Tessa starts to sing “Row, Row, Row your Boat.” I wonder if the daisy is cold without its petals.

*

There was a public pool on campus, but Gordie had a thing against chlorine. We’d drive his grandmother’s green Suburban forty-five minutes to the nearest lake. At night, the water was so dark I couldn’t believe it had a bottom. I drank decaf coffee in a thermos and watched Gordie cut lengths from the shore.

“You’re too afraid,” he told me when we were lying naked partly submerged in silver waves. “At some point you’ll have to pick a religion.”

*

The last time I talked to my mother she was still divorced from her second marriage and flirting with yoga. She lectured me about my lack of spirituality for an hour. It brought me back to childhood, to me and her, to my father and his Bible open on the kitchen table. 

“It’s all about releasing your expectations. I’ve been saying prayers in child pose every morning. Routine helps. The ladies at work say I look better than ever, Cassidy. I think the worst thing your father ever did was let me believe I could shape you and him into my own Heaven.”

“I don’t want to talk about Dad,” I interrupted. “Has work been good?

“It’s been awful. How are you doing? Are you exercising?”

“I’m fine.”

She left me a message two days ago telling me she got engaged. She really hit it off with her yoga instructor. I’m happy for her.

*

A voice calls from the open window of the neighbor’s apartment. “Girls, breakfast!”

The older child gives up on her sister and goes inside. Tessa is still singing but it’s not “Row your Boat,” it’s something else now. A song I can’t recognize in the state I’m in. It sounds like apple trees and calloused hands and a life before terminal illnesses.

*

Gordie broke up with me the summer after our senior year. I was headed to grad school but willing to make it work.
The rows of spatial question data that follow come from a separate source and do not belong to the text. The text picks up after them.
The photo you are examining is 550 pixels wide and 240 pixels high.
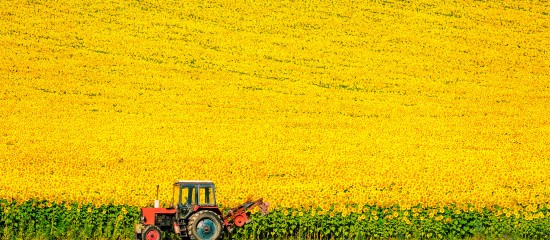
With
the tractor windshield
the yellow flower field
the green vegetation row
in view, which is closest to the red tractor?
the tractor windshield

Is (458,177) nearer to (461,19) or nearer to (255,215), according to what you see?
(255,215)

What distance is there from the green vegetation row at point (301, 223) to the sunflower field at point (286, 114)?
0.13 feet

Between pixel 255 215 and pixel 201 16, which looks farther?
pixel 201 16

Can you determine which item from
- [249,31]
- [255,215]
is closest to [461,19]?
[249,31]

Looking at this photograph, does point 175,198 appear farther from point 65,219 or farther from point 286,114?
point 286,114

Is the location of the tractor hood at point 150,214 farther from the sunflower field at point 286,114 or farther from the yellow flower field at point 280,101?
the yellow flower field at point 280,101

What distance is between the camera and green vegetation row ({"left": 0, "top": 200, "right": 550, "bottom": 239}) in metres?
16.0

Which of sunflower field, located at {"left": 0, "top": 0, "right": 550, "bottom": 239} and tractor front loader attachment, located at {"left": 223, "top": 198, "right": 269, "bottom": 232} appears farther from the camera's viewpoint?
sunflower field, located at {"left": 0, "top": 0, "right": 550, "bottom": 239}

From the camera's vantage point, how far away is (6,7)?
4641 centimetres

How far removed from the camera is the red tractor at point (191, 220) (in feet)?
44.0

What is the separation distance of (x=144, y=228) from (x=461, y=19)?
129 feet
He was going home to his personal library and a job at Grocery Outlet. He had other things on his mind.

“Don’t waste your life trying to be happy, Cassie,” were his parting words. “That’s what everyone else is doing. They’ll cut your throat for happiness, but you and me, we’ll be sitting pretty knowing we’re alone and there’s nothing we can do about it.”

He kissed me on the cheek. I was surprised by his tenderness and even more surprised by my detachment. I cried hours later when I was alone on my bed and feeling the empty space of comforter next to me, but in the moment, the only person I missed was my father.

*

There is a bird being murdered somewhere over my head. Two others across the complex are making love. 

I set my phone down on the railing and slip my gloves off slick hands. The gate eases open. I walk over to where Tessa is crouched and squat down beside her. 

She glances up but her attention is fixed on the pile of mangled flowers in her palm.

“They were already dead,” she states. 

“I feel that way, sometimes,” I say.

“Who are you?” she asks. I can hear my phone from this spot; I’m still on hold. 

“I am not a casual nihilist.”

She accepts this with a nod and we sit in silence listening to bird warfare. The grass is cold on my fingertips but I’d rather touch with skin than gloves. She passes me one of the lank stems and I thank her.

“This is nice,” I say, telling the truth. I’ve been starved for some company and it’s less lonely out here than usual.